[Problem details]
From the first line to the last, please reproduce the material exactly, skipping the pictures.

[Supplied data]

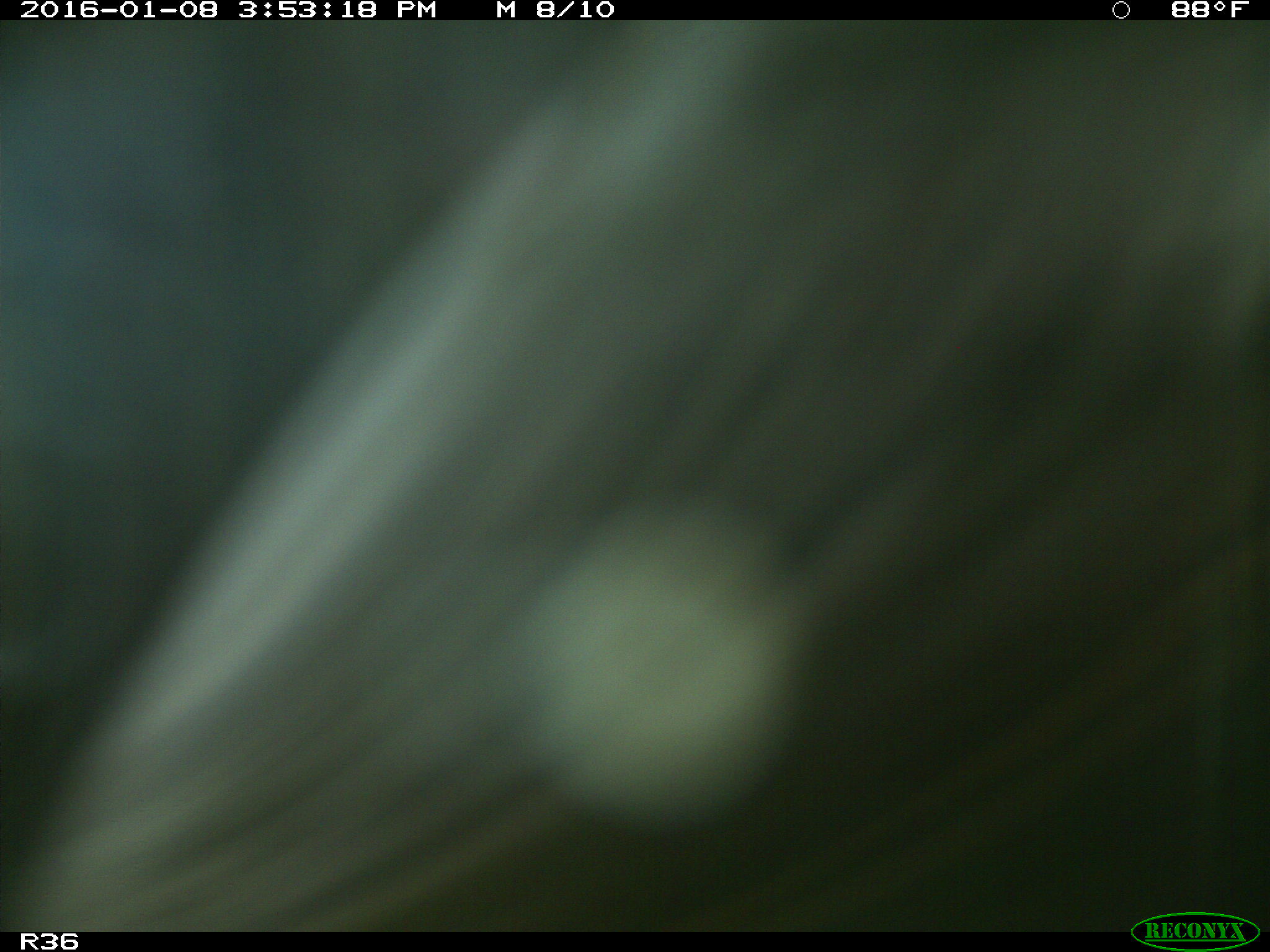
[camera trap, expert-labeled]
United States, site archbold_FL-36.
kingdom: Animalia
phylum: Chordata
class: Mammalia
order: Artiodactyla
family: Bovidae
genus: Bos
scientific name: Bos taurus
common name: domestic cow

[Task result]
[camera trap, expert-labeled]
United States, site archbold_FL-36.
kingdom: Animalia
phylum: Chordata
class: Mammalia
order: Artiodactyla
family: Bovidae
genus: Bos
scientific name: Bos taurus
common name: domestic cow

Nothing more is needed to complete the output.